PROMPT »
Nothing outside the range is wanted. Repeat exactly the lines below from the one with "User initiated from" through the one with "system resources |".

(Collected data entries)
################
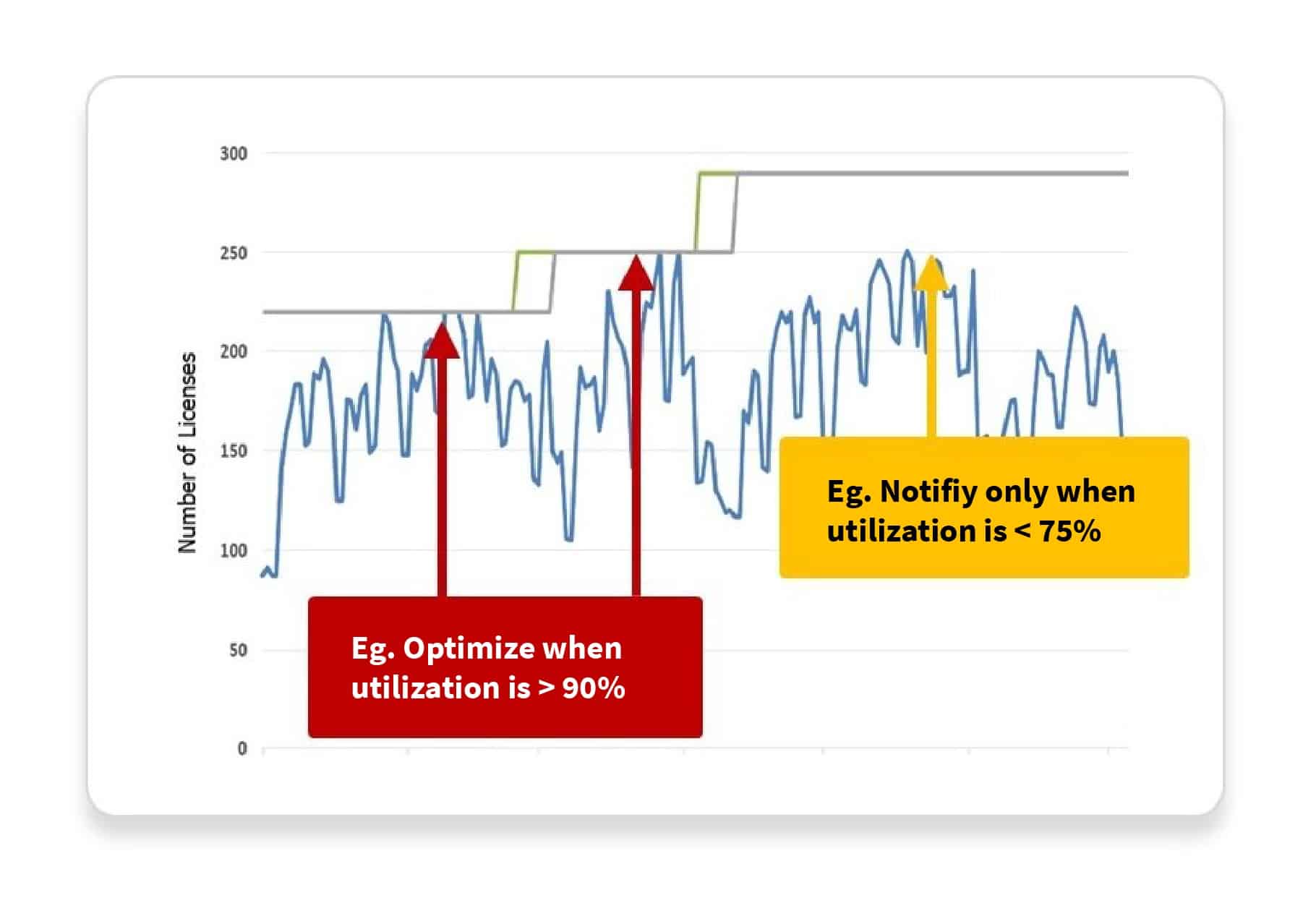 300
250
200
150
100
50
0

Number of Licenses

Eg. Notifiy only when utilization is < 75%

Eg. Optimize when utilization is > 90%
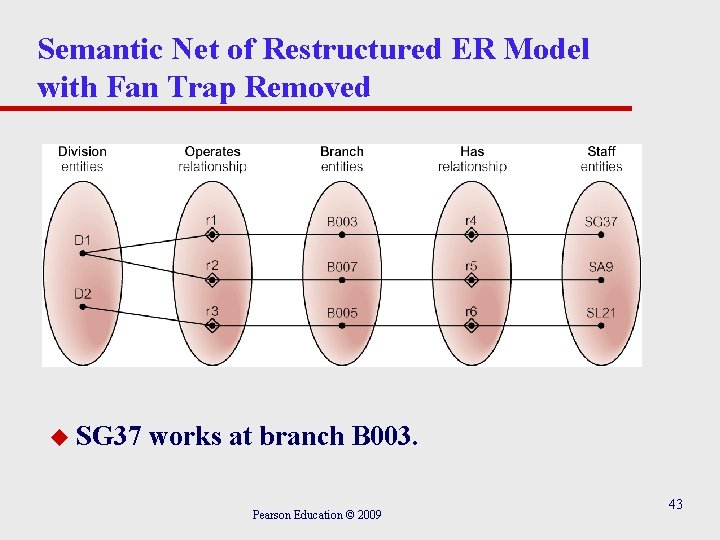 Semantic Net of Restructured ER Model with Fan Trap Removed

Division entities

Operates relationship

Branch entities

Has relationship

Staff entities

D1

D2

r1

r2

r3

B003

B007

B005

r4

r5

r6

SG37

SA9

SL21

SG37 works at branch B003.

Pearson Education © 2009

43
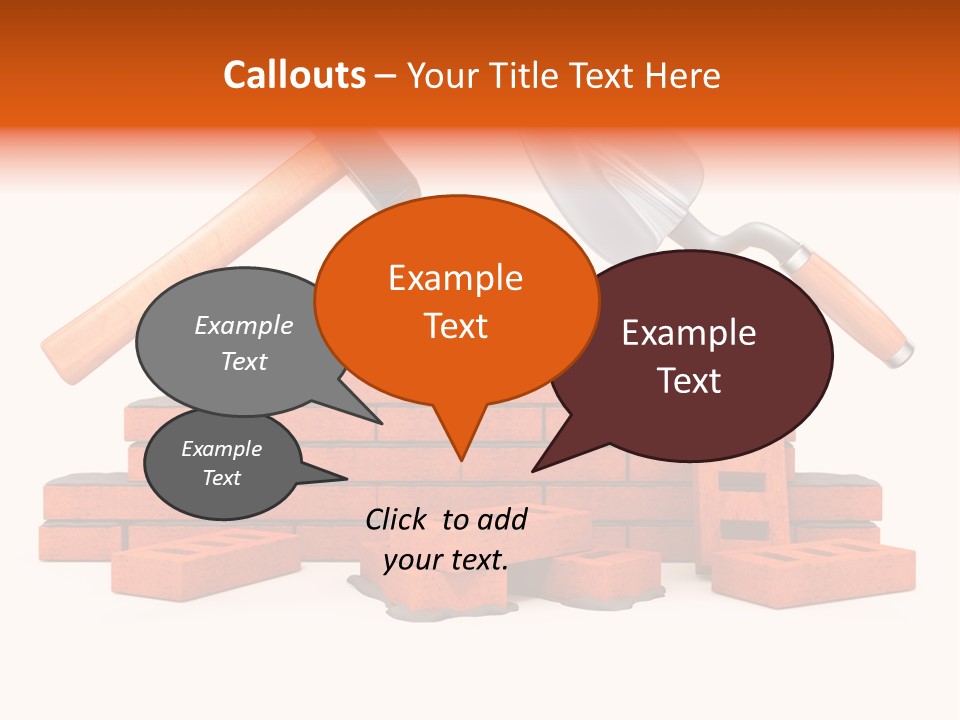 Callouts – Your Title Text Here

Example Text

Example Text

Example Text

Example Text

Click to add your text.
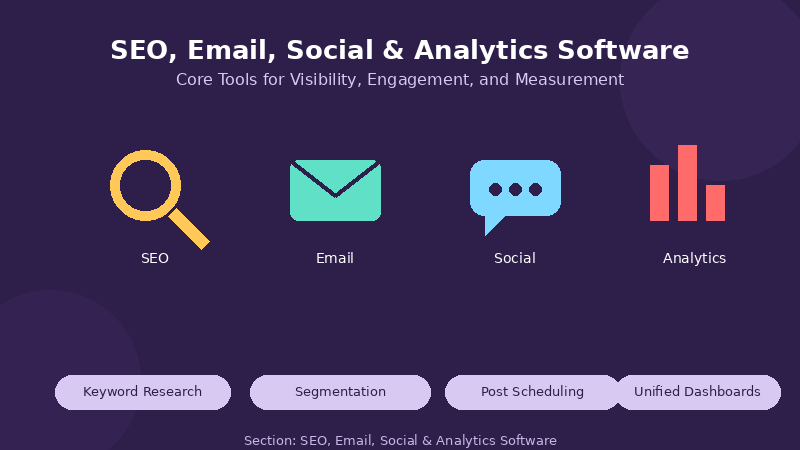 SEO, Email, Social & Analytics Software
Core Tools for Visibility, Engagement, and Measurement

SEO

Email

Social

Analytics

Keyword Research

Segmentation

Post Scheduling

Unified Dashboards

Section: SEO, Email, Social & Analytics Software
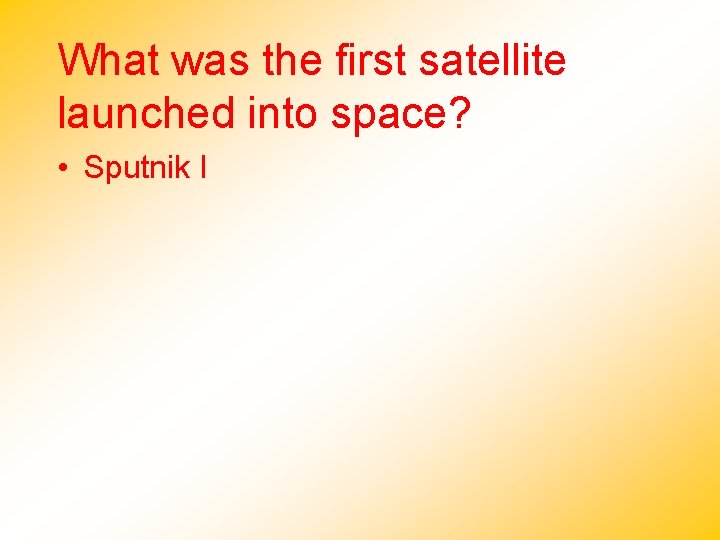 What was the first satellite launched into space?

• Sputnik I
################
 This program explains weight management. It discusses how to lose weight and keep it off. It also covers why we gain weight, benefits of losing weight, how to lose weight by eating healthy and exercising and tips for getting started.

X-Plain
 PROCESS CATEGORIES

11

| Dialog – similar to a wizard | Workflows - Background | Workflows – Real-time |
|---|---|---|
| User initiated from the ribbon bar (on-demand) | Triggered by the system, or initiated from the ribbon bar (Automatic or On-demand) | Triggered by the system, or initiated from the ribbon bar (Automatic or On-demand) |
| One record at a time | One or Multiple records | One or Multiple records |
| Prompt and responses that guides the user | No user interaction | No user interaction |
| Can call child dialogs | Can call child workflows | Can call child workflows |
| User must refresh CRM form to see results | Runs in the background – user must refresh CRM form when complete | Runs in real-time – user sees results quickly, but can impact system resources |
################
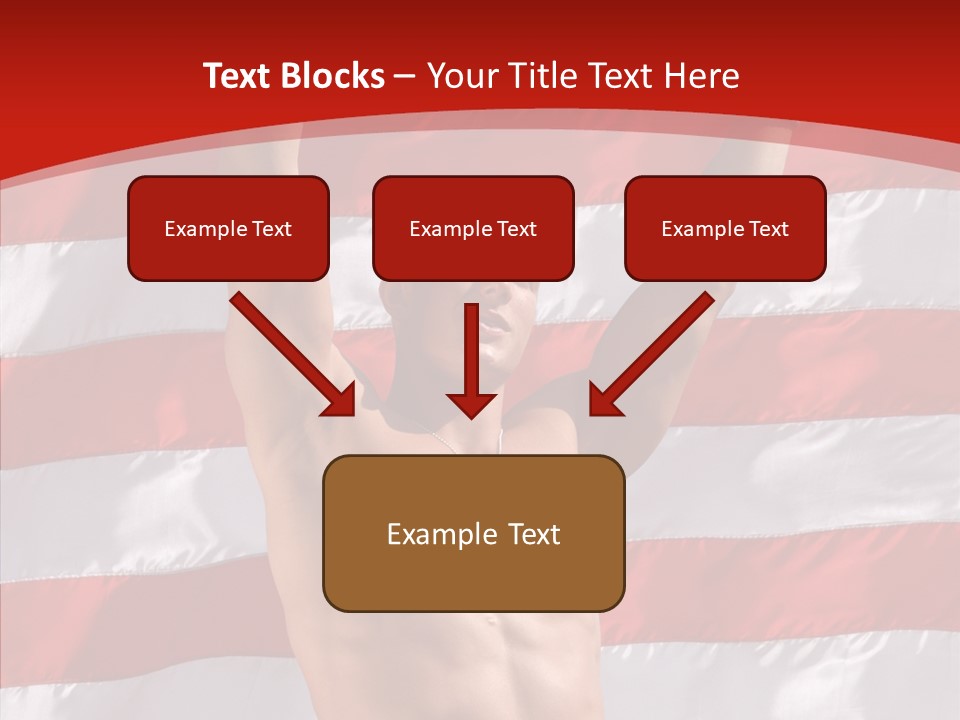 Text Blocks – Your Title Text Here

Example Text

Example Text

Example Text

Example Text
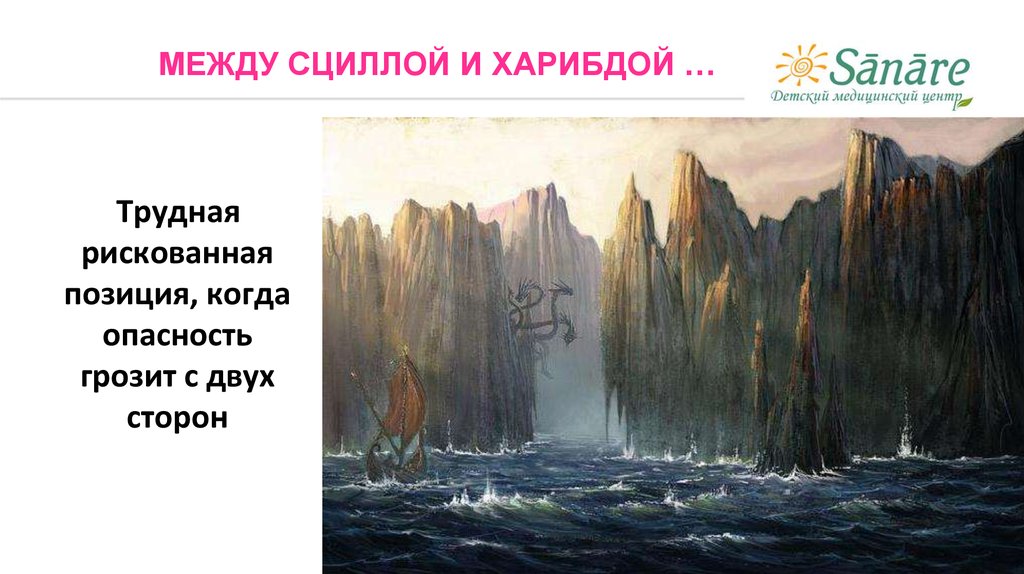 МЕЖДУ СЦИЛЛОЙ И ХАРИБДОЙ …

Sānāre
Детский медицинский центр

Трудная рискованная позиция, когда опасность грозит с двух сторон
################
EXERCISE RESULT »
| User initiated from the ribbon bar (on-demand) | Triggered by the system, or initiated from the ribbon bar (Automatic or On-demand) | Triggered by the system, or initiated from the ribbon bar (Automatic or On-demand) |
| One record at a time | One or Multiple records | One or Multiple records |
| Prompt and responses that guides the user | No user interaction | No user interaction |
| Can call child dialogs | Can call child workflows | Can call child workflows |
| User must refresh CRM form to see results | Runs in the background – user must refresh CRM form when complete | Runs in real-time – user sees results quickly, but can impact system resources |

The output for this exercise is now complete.